God is supreme Being, supreme Intelligence, supreme Principle

From the April 1896 issue of The Christian Science Journal


God is supreme Being, supreme Intelligence, supreme Principle. There can be but one Supreme Mind. Any other theory leads directly to the Pagan conception of gods many. This is the plain and emphatic teaching of the Bible, and Science and Health with Key to the Scriptures. Nothing could be more plainly expressed in language. A mere glance at these books ought to be sufficient upon this point. Their language is unambiguous and unmistakable. Over and over again is God's supremacy therein stated. In view of this it is amazing that any who claim to believe the Bible, and Science and Health, should for a moment doubt God's supremacy, or his oneness and omnipotence. Yet the startling fact confronts us that there are those not only professing to believe these books, but some of them assuming to teach and expound their meaning in the name of Christian Science, who persistently maintain that man is the only omnipotent, omniscient and omnipresent being. In our February number we quoted from some of these. Their language was so bold and plain as to be incapable of misconstruction. We may be pardoned for again quoting from this same source. "Now be it known; it is Man who robes God (his Ideal) with Omnipotence. It is Man who sees God (his Ideal) Omnipresent. It is Man (not God) who claims for God Omnipresence. The All-knowing Man; the All-powerful Man; the All-seeing Man, does this."

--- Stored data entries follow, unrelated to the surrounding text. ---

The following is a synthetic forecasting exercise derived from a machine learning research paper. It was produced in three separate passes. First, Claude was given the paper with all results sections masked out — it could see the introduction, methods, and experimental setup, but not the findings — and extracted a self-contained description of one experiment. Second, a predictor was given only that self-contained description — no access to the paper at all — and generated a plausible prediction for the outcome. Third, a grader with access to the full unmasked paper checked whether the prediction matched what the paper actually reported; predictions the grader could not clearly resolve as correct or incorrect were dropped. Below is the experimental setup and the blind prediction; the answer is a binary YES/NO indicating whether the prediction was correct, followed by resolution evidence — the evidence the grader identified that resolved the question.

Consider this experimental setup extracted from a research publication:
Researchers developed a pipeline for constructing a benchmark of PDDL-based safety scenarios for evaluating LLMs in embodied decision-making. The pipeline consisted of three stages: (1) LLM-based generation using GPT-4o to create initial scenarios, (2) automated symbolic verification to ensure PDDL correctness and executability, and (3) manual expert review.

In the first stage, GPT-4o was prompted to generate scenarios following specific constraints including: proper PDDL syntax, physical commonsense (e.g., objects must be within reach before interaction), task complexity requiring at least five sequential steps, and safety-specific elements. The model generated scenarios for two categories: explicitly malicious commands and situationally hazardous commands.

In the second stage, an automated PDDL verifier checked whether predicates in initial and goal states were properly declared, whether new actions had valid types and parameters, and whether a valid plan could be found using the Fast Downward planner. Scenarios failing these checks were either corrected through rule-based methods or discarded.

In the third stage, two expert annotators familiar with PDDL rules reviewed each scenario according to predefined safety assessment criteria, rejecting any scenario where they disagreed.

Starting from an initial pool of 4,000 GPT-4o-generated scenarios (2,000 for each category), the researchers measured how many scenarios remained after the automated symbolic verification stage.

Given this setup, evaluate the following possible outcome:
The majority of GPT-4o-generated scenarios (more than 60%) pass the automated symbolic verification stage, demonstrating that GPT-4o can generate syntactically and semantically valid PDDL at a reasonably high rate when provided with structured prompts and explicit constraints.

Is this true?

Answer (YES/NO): NO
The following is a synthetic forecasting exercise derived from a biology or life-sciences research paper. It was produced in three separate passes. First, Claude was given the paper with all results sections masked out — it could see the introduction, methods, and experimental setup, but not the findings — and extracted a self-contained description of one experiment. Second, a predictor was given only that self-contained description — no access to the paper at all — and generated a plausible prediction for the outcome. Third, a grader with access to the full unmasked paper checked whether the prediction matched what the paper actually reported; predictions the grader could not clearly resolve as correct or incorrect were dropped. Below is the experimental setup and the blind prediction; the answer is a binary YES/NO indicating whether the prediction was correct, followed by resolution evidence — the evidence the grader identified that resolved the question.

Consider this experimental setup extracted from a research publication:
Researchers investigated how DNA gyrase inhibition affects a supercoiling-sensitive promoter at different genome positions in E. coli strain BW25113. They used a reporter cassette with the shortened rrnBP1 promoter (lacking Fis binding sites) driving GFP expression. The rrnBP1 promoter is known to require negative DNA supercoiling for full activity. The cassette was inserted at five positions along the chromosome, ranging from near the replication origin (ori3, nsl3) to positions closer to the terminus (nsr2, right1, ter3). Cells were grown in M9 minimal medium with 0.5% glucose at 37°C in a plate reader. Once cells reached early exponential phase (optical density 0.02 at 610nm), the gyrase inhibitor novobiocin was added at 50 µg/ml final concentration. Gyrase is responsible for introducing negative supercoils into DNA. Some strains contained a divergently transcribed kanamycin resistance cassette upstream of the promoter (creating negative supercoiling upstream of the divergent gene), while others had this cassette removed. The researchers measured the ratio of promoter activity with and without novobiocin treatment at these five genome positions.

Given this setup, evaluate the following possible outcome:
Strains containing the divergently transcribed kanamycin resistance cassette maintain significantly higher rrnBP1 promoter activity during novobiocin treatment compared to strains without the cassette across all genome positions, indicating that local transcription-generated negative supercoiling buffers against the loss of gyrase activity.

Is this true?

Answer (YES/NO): YES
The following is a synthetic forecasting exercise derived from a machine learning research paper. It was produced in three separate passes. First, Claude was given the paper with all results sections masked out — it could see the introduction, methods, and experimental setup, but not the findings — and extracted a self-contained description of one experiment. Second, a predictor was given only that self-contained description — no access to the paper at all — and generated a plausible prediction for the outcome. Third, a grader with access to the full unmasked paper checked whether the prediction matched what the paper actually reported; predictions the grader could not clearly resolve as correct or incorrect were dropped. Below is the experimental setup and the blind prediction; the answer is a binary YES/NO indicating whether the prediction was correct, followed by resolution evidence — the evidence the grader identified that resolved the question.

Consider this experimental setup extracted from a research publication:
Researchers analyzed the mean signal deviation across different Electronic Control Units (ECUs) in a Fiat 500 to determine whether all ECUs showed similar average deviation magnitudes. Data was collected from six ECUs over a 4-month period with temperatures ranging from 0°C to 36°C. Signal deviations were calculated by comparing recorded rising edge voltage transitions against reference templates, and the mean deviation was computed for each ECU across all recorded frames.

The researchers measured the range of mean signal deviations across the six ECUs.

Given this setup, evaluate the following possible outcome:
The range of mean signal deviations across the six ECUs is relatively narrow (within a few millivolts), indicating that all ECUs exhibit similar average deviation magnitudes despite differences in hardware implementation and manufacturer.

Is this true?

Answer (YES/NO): NO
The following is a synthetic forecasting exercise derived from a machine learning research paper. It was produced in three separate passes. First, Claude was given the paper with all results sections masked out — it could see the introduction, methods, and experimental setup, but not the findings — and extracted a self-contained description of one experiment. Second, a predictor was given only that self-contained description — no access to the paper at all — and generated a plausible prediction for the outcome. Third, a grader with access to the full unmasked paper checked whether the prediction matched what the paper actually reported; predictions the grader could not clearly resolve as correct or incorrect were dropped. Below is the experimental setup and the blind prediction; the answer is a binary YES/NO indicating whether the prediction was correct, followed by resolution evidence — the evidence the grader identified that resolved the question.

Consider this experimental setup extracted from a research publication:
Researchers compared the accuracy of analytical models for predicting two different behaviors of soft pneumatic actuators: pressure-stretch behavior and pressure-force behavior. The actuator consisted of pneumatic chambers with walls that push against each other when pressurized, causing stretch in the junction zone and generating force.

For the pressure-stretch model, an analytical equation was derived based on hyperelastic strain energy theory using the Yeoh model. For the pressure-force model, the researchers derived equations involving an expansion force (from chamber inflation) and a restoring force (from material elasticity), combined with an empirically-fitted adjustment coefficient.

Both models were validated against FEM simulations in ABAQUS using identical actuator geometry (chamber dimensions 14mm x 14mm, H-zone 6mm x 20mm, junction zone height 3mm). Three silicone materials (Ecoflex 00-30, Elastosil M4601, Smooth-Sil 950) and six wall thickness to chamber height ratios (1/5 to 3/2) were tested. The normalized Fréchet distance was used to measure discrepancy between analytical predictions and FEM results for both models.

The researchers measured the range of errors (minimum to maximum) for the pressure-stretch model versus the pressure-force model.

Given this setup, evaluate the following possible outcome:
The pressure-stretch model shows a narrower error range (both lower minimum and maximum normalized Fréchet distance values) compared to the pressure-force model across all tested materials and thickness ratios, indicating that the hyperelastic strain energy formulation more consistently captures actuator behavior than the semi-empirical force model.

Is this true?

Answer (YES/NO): NO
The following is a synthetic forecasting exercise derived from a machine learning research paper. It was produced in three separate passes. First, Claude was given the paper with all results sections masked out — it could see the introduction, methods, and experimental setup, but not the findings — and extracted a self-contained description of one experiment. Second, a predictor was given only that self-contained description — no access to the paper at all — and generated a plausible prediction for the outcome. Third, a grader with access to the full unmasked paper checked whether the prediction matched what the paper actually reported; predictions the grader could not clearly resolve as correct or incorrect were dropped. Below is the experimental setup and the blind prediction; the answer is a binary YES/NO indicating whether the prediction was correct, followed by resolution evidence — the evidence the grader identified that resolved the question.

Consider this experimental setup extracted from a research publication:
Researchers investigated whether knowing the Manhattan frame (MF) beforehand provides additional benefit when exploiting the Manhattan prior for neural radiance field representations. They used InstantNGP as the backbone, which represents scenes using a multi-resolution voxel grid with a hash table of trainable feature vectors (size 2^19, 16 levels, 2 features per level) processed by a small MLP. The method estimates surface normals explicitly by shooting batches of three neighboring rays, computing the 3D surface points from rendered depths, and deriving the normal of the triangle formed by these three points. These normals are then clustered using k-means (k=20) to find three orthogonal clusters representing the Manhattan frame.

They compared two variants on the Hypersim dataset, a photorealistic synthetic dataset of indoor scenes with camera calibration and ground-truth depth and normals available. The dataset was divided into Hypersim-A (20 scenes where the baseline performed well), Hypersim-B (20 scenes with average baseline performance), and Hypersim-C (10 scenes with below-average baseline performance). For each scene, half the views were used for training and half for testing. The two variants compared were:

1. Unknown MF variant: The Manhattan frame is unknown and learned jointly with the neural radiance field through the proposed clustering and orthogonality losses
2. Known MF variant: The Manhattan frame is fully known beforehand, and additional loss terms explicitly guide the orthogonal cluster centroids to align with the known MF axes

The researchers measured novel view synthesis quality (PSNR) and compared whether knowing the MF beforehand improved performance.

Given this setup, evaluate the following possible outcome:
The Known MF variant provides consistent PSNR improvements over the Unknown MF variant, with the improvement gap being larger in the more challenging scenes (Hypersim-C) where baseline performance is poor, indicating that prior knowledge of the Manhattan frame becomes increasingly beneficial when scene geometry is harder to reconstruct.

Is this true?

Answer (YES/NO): NO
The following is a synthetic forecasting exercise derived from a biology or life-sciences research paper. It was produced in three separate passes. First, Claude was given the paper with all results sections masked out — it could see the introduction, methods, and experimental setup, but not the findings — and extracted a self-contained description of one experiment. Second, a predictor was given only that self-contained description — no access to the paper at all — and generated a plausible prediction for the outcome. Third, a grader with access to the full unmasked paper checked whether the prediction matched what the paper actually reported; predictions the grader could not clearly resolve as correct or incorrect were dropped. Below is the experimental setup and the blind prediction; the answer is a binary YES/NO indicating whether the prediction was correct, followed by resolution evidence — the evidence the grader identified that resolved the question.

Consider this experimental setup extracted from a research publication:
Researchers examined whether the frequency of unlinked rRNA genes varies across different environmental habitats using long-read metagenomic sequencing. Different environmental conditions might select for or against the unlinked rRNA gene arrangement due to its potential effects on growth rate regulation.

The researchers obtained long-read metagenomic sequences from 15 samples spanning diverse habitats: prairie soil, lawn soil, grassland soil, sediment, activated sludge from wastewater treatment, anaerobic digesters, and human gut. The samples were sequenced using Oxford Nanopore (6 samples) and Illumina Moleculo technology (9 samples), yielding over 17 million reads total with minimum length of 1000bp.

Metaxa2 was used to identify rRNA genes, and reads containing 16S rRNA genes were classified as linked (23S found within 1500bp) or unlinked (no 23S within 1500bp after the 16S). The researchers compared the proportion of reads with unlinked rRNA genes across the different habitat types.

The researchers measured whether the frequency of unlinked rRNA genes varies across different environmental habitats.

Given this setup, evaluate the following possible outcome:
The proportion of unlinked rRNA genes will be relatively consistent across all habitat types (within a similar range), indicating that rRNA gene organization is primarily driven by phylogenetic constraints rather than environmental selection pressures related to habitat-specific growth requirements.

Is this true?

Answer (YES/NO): NO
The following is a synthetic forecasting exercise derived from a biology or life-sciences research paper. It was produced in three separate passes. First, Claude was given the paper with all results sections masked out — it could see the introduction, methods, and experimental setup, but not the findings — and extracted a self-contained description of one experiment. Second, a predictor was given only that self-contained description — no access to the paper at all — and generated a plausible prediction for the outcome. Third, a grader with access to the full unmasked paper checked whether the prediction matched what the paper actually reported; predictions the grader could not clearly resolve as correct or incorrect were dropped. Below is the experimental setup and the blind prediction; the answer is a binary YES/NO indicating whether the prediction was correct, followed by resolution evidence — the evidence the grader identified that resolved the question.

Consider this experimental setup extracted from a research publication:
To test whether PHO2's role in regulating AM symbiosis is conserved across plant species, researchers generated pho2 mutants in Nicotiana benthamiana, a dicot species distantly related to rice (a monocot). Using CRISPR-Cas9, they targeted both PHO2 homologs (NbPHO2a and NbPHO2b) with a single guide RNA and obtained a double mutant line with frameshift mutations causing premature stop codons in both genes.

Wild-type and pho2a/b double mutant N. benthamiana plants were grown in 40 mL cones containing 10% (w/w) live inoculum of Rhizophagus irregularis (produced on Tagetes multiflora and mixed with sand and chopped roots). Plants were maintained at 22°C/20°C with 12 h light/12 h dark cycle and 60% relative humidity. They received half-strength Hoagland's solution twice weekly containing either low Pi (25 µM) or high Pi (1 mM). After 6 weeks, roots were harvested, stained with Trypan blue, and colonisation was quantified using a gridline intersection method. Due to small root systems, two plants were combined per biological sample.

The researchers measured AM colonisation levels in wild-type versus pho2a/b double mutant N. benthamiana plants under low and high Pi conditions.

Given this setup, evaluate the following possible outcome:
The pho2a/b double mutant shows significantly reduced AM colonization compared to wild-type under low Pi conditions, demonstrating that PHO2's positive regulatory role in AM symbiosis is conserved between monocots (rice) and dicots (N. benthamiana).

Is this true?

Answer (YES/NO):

Here then is an unequivocal declaration that man is God, and the only God. Such a doctrine, we fancy, would be startling even to the heathen, for they acknowledge the existence of gods that are superior to mortals; but this remarkable doctrine, seeking to gain for itself adherents under the name and guise of Christian Science, would annihilate even the gods of Paganism, and substitute man as the only God. Such audacity exhibited in this age, and in Christendom, seems quite unaccountable. Yet to those who have made a study of mental phenomena, and are thus more or less familiar with the irrational extremes to which mesmerism, both from without and from within, will lead its victims, it is not as strange as to others. It is a phase of mental gymnastics along religious lines peculiar to these latter days that is scarcely less awry than the restless and feverish mental atmosphere so noticeable in the social, business and political world. Even Nature (so-called) would seem to be in a state of general fermentation, if we may judge from the irregular conditions exhibited in weather, storm, flood, earthquake, and other physical commotion. Surely these are times of "chemicalization"; this word, introduced by the author of Science and Health for the first time into religious nomenclature, is becoming more and more expressive as time goes on and its prophecies are being fulfilled. Old conditions are breaking up, thought is being recast in various departments of mortal life, and we can scarcely hope to avoid seeing many chemicalizations in the mental realm, such as will lead certain temperaments to almost any excess of riot. We may be sure that whenever mortal man seeks to make himself Deity or erect for himself a belief in any intelligence, power, mind, or principle apart from God, he will run riot, for he has no other refuge than himself. He can feed his self-esteem and satisfy his mad ambition for supremacy only by referring to himself all-power, all-wisdom, all-presence; thus to his upheaved imagination he becomes the only God, and seeks to enthrone his own supremacy. Can any thinking, unmesmerized person fail to see that such conceptions are the wild errantry of overweening egotism?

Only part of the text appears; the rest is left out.